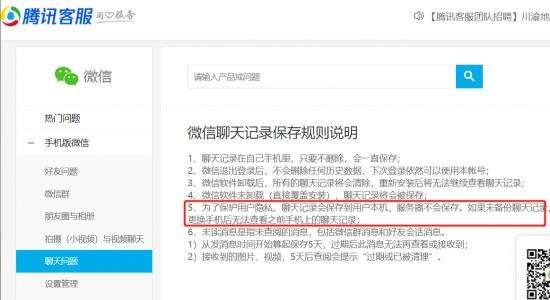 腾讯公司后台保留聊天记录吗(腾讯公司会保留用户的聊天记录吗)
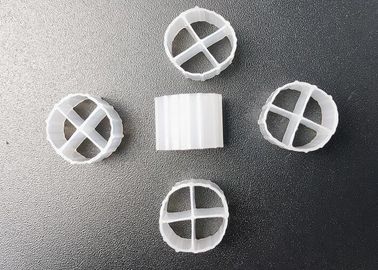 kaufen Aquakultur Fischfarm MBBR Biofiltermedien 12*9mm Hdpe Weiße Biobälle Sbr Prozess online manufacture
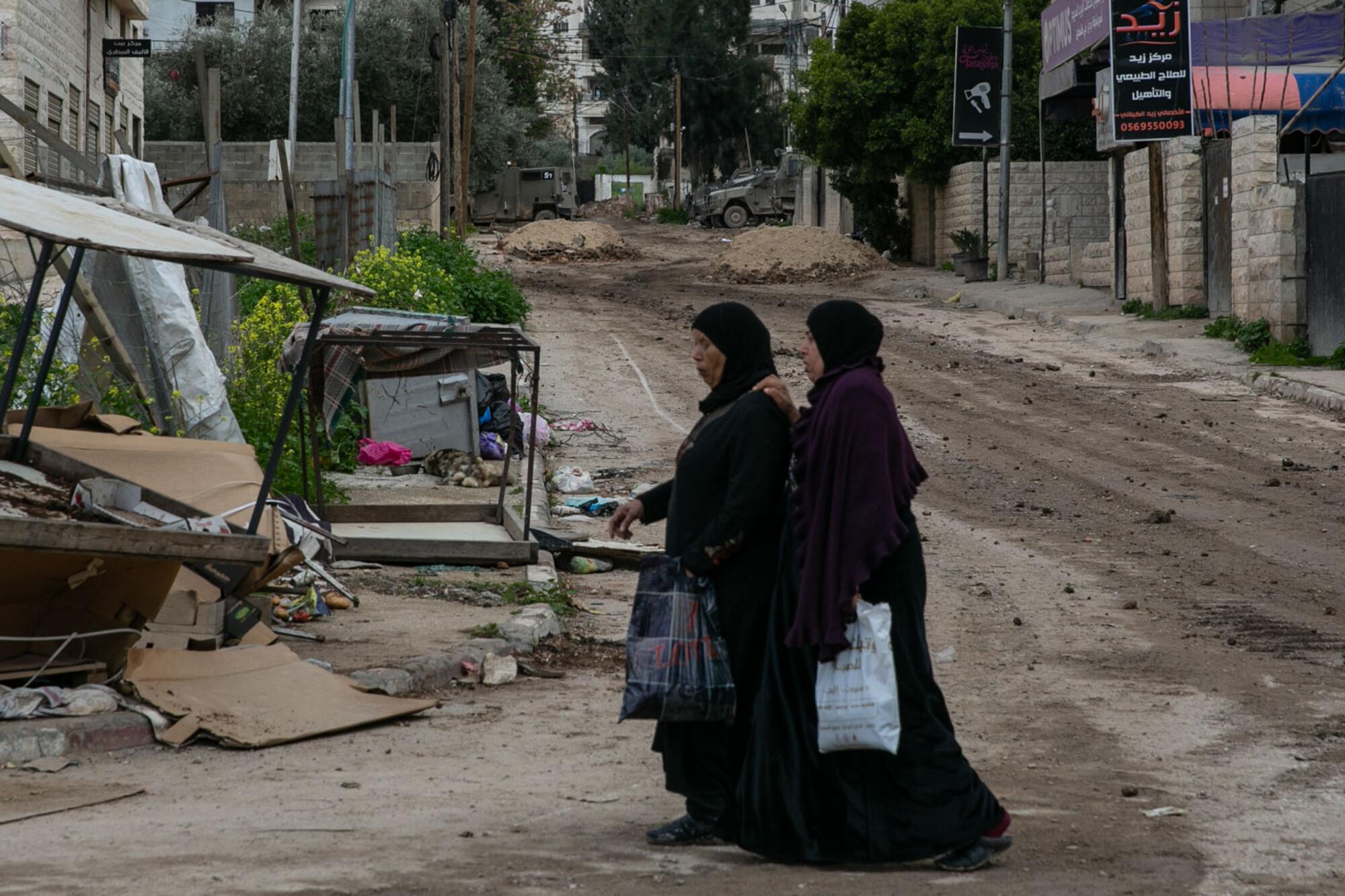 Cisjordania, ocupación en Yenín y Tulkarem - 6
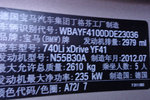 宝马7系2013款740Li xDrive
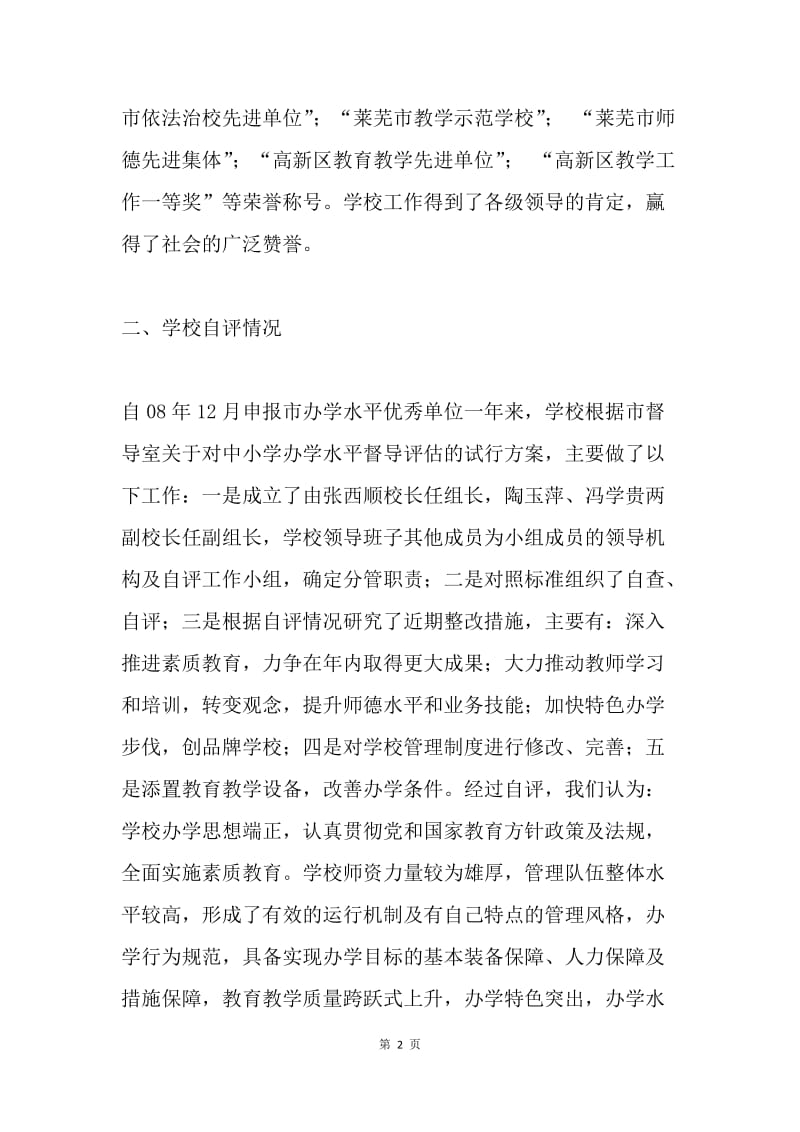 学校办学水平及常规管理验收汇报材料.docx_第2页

================================

» Action item
Repeat every record above exactly. Omit the pictures.

» Result of this task
 腾讯公司后台保留聊天记录吗(腾讯公司会保留用户的聊天记录吗)
 kaufen Aquakultur Fischfarm MBBR Biofiltermedien 12*9mm Hdpe Weiße Biobälle Sbr Prozess online manufacture
 Cisjordania, ocupación en Yenín y Tulkarem - 6
 宝马7系2013款740Li xDrive
 学校办学水平及常规管理验收汇报材料.docx_第2页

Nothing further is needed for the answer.